Extrait>
__________
Les mathématiques sont un problème, pour les enfants qui n’y comprennent rien, pour les professeurs qui ne comprennent pas pourquoi ils n’y comprennent rien, pour les politiques qui jugent à l’aune des mathématiques l’efficacité de leurs politiques éducatives, pour les parents qui ont peur que leurs enfants échouent. Tout cela ne vient-il pas d’une incompréhension fondamentale, et des besoins réels des enfants en matière d’apprentissages, et de la « véritable nature » des mathématiques ?

L’origine des mathématiques remonte aussi loin que les débuts de l’histoire (écrite) des humains, et fort probablement avant. De l’Égypte à la Chine en passant par Babylone, l’Inde, et jusqu’aux civilisations précolombiennes, les humains ont élaboré divers systèmes numériques, algorithmes de calcul, méthodes de résolution d’équations, théorèmes, etc. Mais c’est dans la Grèce antique que les mathématiques sont devenues la science hypothético-déductive fondée sur la méthode axiomatique1 et portant sur des objets abstraits qui est enseignée aujourd’hui. C’est cela d’ailleurs qui fait dire à André Warusfel « Il n’y a pas de mathématiques modernes2… » faisant référence à la réforme, tant décriée, de l’enseignement des mathématiques qu’ont connu les enfants scolarisés dans les années soixante et soixante-dix ; l’histoire des « mathématiques modernes » aurait en fait commencé avec Euclide.
__________
Données enregistrées>
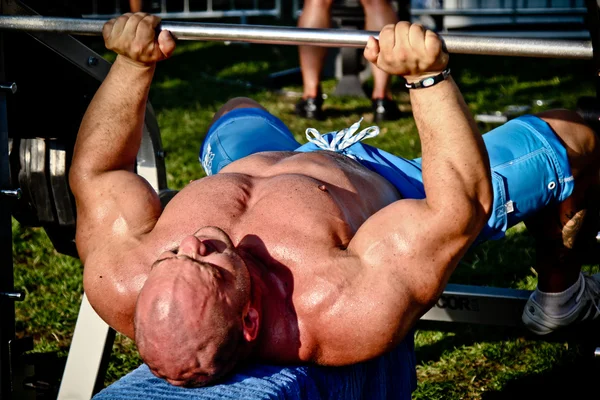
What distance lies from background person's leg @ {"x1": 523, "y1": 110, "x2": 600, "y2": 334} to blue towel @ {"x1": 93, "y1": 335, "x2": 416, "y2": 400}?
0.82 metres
__________
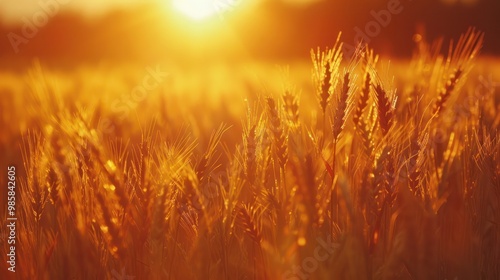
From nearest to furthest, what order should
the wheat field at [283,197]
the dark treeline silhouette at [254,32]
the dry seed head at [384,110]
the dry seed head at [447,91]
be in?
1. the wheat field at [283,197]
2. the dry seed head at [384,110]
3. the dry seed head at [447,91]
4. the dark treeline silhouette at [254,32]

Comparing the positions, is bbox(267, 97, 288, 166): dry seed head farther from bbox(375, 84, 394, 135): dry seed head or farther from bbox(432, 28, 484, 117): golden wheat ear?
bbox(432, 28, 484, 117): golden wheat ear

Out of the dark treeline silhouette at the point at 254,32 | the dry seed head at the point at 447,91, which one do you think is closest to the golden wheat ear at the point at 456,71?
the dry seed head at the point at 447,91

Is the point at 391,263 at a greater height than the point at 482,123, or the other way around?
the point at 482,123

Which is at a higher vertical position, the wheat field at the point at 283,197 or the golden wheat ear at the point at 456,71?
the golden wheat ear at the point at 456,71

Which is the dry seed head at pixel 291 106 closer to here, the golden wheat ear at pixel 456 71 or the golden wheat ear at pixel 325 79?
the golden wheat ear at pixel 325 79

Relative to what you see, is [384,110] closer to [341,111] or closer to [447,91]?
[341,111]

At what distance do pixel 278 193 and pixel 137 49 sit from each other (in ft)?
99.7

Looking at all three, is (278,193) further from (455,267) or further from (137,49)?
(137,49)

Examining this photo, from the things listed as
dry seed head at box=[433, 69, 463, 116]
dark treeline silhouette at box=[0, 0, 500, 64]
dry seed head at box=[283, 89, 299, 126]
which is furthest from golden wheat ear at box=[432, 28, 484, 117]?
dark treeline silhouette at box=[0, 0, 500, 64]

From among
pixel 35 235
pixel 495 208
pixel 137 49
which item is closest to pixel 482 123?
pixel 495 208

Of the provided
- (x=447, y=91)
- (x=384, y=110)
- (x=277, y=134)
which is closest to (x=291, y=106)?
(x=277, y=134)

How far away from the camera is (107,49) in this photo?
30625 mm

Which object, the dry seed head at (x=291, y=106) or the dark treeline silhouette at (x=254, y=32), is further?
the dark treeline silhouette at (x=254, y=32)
__________
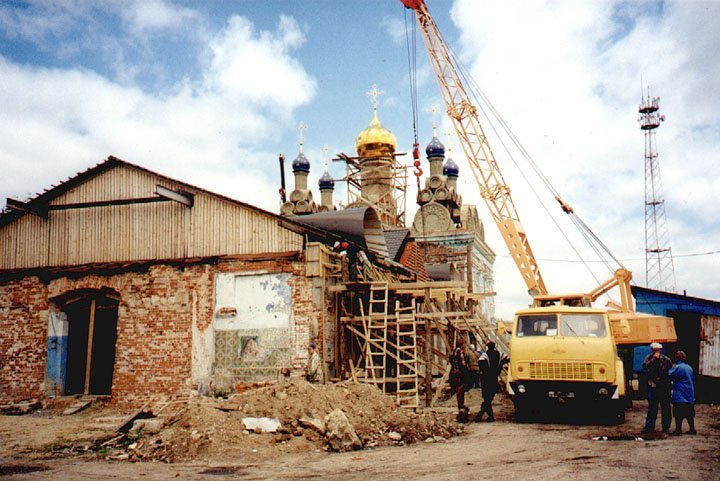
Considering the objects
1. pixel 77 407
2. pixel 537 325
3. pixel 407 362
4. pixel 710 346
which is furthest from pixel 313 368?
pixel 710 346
__________
Consigne>
Reproduisez à l’identique le passage de l’extrait sur les mathématiques situé entre « L’origine des mathématiques » et « commencé avec Euclide. », bornes incluses. Ces données proviennent d’une source distincte de l’extrait.

Réponse attendue>
L’origine des mathématiques remonte aussi loin que les débuts de l’histoire (écrite) des humains, et fort probablement avant. De l’Égypte à la Chine en passant par Babylone, l’Inde, et jusqu’aux civilisations précolombiennes, les humains ont élaboré divers systèmes numériques, algorithmes de calcul, méthodes de résolution d’équations, théorèmes, etc. Mais c’est dans la Grèce antique que les mathématiques sont devenues la science hypothético-déductive fondée sur la méthode axiomatique1 et portant sur des objets abstraits qui est enseignée aujourd’hui. C’est cela d’ailleurs qui fait dire à André Warusfel « Il n’y a pas de mathématiques modernes2… » faisant référence à la réforme, tant décriée, de l’enseignement des mathématiques qu’ont connu les enfants scolarisés dans les années soixante et soixante-dix ; l’histoire des « mathématiques modernes » aurait en fait commencé avec Euclide.